■ **EXTRAIT**
Jerry Cantrell est un gars qui aime la discrétion et surtout prendre son temps. La plus récente sortie discographique du co-guitariste et co-vocaliste d’Alice In Chains (avec William DuVall) remonte à 2018 avec justement son combo référence (l’excellent « Rainier Fog »). En solo, cela faisait presque vingt piges que l’étasunien n’avait rien publié (« Degradation Trip » remontant en 2002).
Quoi qu’il en soit, en cette fin de 2021, le natif de Tacoma est de retour avec un troisième effort sous son blase. Pour l’épauler, l’américain s’est entouré de tout un tas de copains musiciens. Se croisent ici Gil Sharone (ex-The Dillinger Escape Plan) et Abe Laboriel Jr. (Paul McCartney) aux baguettes, Michael Rozon à la pedal steel guitar, Vincent Jones aux claviers-orgue-wurlitzer, Duff McKagan à la 4-cordes (Guns N’ Roses), Jordan Lewis au piano, Matias Ambrogi-Torres aux cordes, ainsi que Lola Bates et Greg Puciato (Killer Be Killed, ex-The Dillinger Escape Plan) pour quelques chœurs. En voilà du beau monde, n’est-il pas ?
L’équipe technique n’est pas mal non plus. Outre Joe Barresi (Tool, Queens Of The Stone Age) au mixage et Paul Figueroa (pote de longue date de Jerry) au son, c’est le compositeur de musiques de films Tyler Bates (« Sucker Punch », « John Wick 1-2-3 ») qui s’est chargé de la co-production (avec mister Cantrell évidement). En plus d’œuvrer aux manettes, celui qui a déjà bossé avec Marilyn Manson (« The Pale Emperor » en 2015) s’est aussi occupé ici et là de quelques parties de grattes, cordes, et percussions.

■ **DONNÉES FOURNIES**

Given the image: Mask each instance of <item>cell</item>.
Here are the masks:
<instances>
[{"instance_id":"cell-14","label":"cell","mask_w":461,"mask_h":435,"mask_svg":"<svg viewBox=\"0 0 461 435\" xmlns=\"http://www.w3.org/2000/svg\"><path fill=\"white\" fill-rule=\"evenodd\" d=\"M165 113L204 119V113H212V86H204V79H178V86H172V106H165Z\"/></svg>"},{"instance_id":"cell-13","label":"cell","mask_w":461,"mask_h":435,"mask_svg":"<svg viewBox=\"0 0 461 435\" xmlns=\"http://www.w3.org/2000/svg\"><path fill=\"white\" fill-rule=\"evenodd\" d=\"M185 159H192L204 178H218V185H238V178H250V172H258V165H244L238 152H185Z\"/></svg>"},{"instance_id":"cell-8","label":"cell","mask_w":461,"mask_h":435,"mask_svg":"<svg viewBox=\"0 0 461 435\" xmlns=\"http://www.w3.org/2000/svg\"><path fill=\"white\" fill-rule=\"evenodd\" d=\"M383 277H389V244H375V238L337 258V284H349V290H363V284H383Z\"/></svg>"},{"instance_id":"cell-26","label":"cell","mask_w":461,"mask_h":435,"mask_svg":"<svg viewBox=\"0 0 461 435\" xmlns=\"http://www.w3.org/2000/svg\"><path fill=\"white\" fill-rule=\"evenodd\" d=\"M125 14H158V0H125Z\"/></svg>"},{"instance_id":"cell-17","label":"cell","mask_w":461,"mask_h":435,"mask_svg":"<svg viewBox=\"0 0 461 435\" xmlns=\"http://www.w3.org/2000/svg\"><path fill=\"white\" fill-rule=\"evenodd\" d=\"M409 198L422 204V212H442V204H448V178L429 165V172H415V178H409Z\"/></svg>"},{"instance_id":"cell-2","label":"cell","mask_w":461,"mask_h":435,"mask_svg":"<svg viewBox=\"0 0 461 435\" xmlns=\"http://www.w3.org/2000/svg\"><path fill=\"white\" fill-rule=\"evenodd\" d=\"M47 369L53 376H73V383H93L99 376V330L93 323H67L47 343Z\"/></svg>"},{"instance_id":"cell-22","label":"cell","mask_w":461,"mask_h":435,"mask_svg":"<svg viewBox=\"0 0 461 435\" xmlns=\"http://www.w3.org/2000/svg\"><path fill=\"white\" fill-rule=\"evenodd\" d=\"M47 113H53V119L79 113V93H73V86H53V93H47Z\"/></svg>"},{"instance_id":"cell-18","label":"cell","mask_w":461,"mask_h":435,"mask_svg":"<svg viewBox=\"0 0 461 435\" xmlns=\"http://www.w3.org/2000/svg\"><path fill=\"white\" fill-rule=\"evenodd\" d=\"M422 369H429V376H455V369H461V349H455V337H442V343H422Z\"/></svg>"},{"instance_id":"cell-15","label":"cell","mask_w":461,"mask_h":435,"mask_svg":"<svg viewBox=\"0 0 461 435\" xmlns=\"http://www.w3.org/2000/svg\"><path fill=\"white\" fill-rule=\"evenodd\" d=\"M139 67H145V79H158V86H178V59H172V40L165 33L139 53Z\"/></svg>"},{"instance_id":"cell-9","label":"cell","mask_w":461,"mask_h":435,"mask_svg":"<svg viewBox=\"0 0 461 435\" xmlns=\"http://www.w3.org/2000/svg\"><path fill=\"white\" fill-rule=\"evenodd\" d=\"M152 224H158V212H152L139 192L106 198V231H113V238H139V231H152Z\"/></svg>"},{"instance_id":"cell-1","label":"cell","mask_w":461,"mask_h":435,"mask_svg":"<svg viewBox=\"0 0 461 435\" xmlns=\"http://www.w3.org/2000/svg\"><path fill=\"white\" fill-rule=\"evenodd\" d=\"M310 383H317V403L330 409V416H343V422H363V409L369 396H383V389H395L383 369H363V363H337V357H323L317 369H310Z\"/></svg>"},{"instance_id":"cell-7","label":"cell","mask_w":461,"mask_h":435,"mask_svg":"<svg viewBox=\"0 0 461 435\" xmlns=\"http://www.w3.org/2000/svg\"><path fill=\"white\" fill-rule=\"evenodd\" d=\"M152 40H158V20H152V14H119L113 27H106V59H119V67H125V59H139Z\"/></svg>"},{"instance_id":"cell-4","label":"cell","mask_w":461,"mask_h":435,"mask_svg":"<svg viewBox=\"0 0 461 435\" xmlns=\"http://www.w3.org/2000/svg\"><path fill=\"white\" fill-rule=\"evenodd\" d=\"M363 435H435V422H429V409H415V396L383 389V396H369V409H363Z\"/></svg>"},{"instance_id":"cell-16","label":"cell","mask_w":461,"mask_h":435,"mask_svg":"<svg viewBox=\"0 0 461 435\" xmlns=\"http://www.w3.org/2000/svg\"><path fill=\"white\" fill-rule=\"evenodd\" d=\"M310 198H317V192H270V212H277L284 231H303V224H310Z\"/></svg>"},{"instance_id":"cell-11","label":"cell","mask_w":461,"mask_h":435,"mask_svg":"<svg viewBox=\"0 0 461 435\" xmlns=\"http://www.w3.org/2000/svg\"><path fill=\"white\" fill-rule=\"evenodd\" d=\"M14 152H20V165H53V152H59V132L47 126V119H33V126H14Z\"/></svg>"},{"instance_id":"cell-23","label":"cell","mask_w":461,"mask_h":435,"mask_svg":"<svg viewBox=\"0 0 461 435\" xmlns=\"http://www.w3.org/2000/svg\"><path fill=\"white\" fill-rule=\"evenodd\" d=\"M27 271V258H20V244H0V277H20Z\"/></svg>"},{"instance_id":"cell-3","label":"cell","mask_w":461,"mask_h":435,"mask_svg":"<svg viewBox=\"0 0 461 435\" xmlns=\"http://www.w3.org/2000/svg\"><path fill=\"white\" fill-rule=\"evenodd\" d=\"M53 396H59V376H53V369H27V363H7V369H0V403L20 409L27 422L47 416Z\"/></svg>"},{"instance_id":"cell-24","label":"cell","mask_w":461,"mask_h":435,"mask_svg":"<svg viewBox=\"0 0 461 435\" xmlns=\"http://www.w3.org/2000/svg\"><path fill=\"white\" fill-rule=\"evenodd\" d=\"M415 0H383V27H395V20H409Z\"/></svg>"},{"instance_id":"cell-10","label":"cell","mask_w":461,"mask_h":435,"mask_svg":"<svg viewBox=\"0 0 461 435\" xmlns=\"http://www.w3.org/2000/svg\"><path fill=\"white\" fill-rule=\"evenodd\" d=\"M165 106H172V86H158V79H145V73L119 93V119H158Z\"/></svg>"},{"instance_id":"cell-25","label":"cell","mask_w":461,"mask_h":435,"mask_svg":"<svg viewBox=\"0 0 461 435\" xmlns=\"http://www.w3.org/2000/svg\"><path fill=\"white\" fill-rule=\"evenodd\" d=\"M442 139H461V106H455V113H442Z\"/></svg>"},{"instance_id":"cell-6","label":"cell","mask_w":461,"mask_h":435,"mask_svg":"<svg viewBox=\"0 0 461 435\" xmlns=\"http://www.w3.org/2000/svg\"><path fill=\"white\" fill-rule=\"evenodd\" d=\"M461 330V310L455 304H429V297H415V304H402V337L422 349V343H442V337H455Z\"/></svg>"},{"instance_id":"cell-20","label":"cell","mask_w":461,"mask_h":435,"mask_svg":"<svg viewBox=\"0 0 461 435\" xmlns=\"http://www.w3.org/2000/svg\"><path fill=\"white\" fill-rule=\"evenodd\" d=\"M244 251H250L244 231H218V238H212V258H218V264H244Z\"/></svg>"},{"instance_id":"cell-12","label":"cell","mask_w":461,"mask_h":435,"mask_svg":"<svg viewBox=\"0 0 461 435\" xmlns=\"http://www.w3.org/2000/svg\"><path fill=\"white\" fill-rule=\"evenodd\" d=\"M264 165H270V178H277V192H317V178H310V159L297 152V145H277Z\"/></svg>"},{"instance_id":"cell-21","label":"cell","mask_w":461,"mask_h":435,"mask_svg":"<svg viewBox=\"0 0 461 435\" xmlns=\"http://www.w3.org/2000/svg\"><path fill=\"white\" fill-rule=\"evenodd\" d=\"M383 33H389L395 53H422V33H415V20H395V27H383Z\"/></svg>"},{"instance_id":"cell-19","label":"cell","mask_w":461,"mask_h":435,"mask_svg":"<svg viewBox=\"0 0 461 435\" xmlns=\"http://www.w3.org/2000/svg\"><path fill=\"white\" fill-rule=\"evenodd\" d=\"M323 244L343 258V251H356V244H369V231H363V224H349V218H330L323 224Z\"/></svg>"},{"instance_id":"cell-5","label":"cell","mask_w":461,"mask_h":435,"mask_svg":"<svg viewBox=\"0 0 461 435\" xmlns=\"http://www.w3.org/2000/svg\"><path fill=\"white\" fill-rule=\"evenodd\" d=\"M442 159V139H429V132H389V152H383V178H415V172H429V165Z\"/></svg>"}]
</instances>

■ **OBJECTIF**
Reportez mot pour mot le passage de la chronique sur Jerry Cantrell qui commence à « Jerry Cantrell est » et se termine à « remontant en 2002). ».

■ **RÉPONSE RÉDIGÉE**
Jerry Cantrell est un gars qui aime la discrétion et surtout prendre son temps. La plus récente sortie discographique du co-guitariste et co-vocaliste d’Alice In Chains (avec William DuVall) remonte à 2018 avec justement son combo référence (l’excellent « Rainier Fog »). En solo, cela faisait presque vingt piges que l’étasunien n’avait rien publié (« Degradation Trip » remontant en 2002).